When you incorporate technology in your physical experience, you increase the level of fun in the eyes of digital natives. But any tech injected should always serve a purpose. This can be as simple as installing motion sensors to focus your visitors’ attention by playing a chime when they enter an area. Or you could harness more complex tech like RFID tags, which are widely used in exploratory-type experiences to facilitate visitor participation.
Take for example, Adobe’s Passport to Creativity Photo Installation:
Adobe wanted to market their products to students, a group less familiar with its products compared to seasoned creatives. To get students to really understand their products, they designed a competition that called for passionate individuals to create art using Adobe’s Creative Cloud tools.
The result was a tunnel-shaped gallery where images of vulnerable habitats shot by the winners were projected. Ambient sounds were also played over speakers to complement the event’s mood and purpose.
Visitors could also interact with a video kiosk to learn more about each student’s creative process and the Adobe tools used for their work. Additionally, they could snap pictures in front of various wildlife backdrops at a green-screen photo booth before sharing them on social media.
Adobe was able to work out just how the physical and virtual could blend in harmony. Their immersive experience was testament to what you could achieve with the strategic integration of the Internet of Things (IOT) with physical fixtures.

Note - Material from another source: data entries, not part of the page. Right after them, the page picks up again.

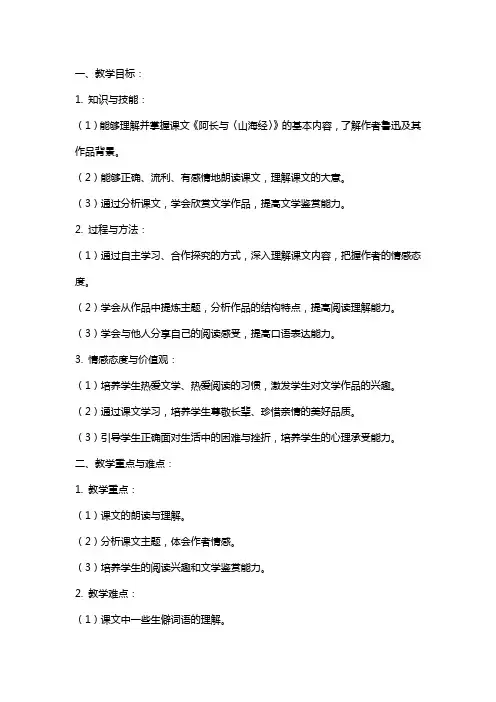 一、教学目标：

1. 知识与技能：

（1）能够理解并掌握课文《阿长与〈山海经〉》的基本内容，了解作者鲁迅及其作品背景。

（2）能够正确、流利、有感情地朗读课文，理解课文的大意。

（3）通过分析课文，学会欣赏文学作品，提高文学鉴赏能力。

2. 过程与方法：

（1）通过自主学习、合作探究的方式，深入理解课文内容，把握作者的情感态度。

（2）学会从作品中提炼主题，分析作品的结构特点，提高阅读理解能力。

（3）学会与他人分享自己的阅读感受，提高口语表达能力。

3. 情感态度与价值观：

（1）培养学生热爱文学、热爱阅读的习惯，激发学生对文学作品的兴趣。

（2）通过课文学习，培养学生尊敬长辈、珍惜亲情的美好品质。

（3）引导学生正确面对生活中的困难与挫折，培养学生的心理承受能力。

二、教学重点与难点：

1. 教学重点：

（1）课文的朗读与理解。

（2）分析课文主题，体会作者情感。

（3）培养学生的阅读兴趣和文学鉴赏能力。

2. 教学难点：

（1）课文中一些生僻词语的理解。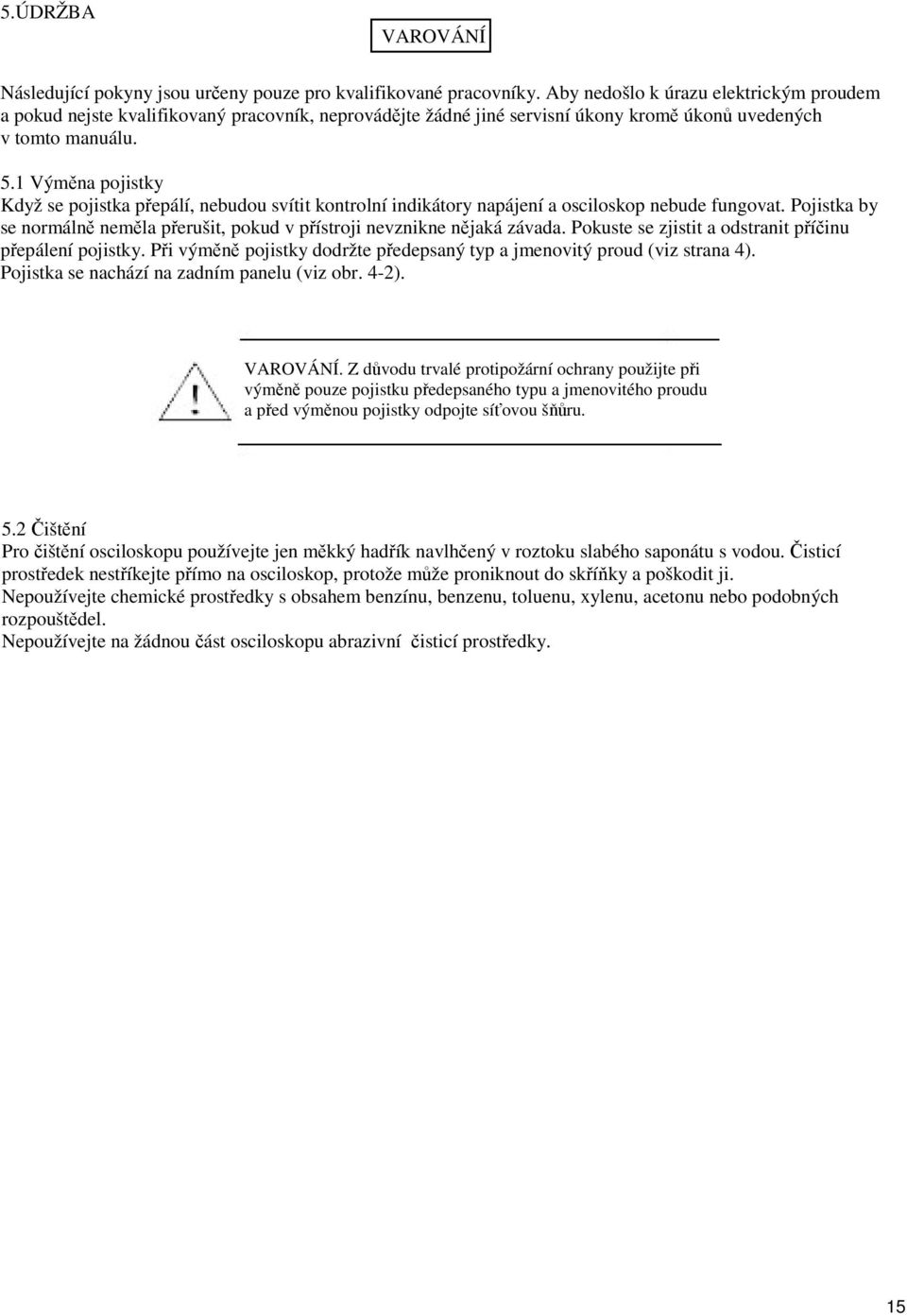 5.ÚDRŽBA

VAROVÁNÍ

Následující pokyny jsou určeny pouze pro kvalifikované pracovníky. Aby nedošlo k úrazu elektrickým proudem a pokud nejste kvalifikovaný pracovník, neprovádějte žádné jiné servisní úkony kromě úkonů uvedených v tomto manuálu.

5.1 Výměna pojistky
Když se pojistka přepálí, nebudou svítit kontrolní indikátory napájení a osciloskop nebude fungovat. Pojistka by se normálně neměla přerušit, pokud v přístroji nevznikne nějaká závada. Pokuste se zjistit a odstranit příčinu přepálení pojistky. Při výměně pojistky dodržte předepsaný typ a jmenovitý proud (viz strana 4). Pojistka se nachází na zadním panelu (viz obr. 4-2).

VAROVÁNÍ. Z důvodu trvalé protipožární ochrany použijte při výměně pouze pojistku předepsaného typu a jmenovitého proudu a před výměnou pojistky odpojte síťovou šňůru.

5.2 Čištění
Pro čištění osciloskopu používejte jen měkký hadřík navlhčený v roztoku slabého saponátu s vodou. Čisticí prostředek nestříkejte přímo na osciloskop, protože může proniknout do skříňky a poškodit ji.
Nepoužívejte chemické prostředky s obsahem benzínu, benzenu, toluenu, xylenu, acetonu nebo podobných rozpouštědel.
Nepoužívejte na žádnou část osciloskopu abrazivní čisticí prostředky.

15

As an extra tip: your experience design should provide comfort and be considerate of all demographics. Every visitor to your in-person experience has different material needs. Kids may not require resting points or wheelchair ramps but elderly folks and people with disabilities do. Similarly, teenagers may not require larger font sizes, but older people may appreciate the thought. Accessibility in your design makes them feel included.
People notice when you care. When you do your best to accommodate all kinds of people without diluting the intended messages, you boost immediate customer experience. This in turn improves the perceptions of your brand and cultivates lasting relationships.
In-person experiences done well will also urge your wired consumers to share their takeaways and positive feelings on social media. You can then leverage the power of word-of-mouth referrals. This also means that favourable conversations about your brand will continue long after your experience.
When you stretch the advantages of physical experiences with the above three factors – multi-sensory elements, socialisation platforms and intersecting the digital and physical – you will give your customers compelling reasons to step into your space.
But the physical has its limitations. So, fill in these gaps with the virtual – think of them as complementary, not competing. For instance, virtual experiences can supplement the physical by using personalisation. Let’s say you have a physical gallery. Your visitors have to navigate the space to find what interests them. But if you have a digital gallery to complement your physical one, you can easily personalise the experience for your visitors and provide curated content that meet your visitors’ needs right away when they log on. Such personalisation tells your audiences that you understand them.
Thus, the beauty of having physical and virtual experiences that complete each other is that your creativity can be boundless. When both types of experiences are well realised, when your brand can shine through and drive growth in this new hybrid age.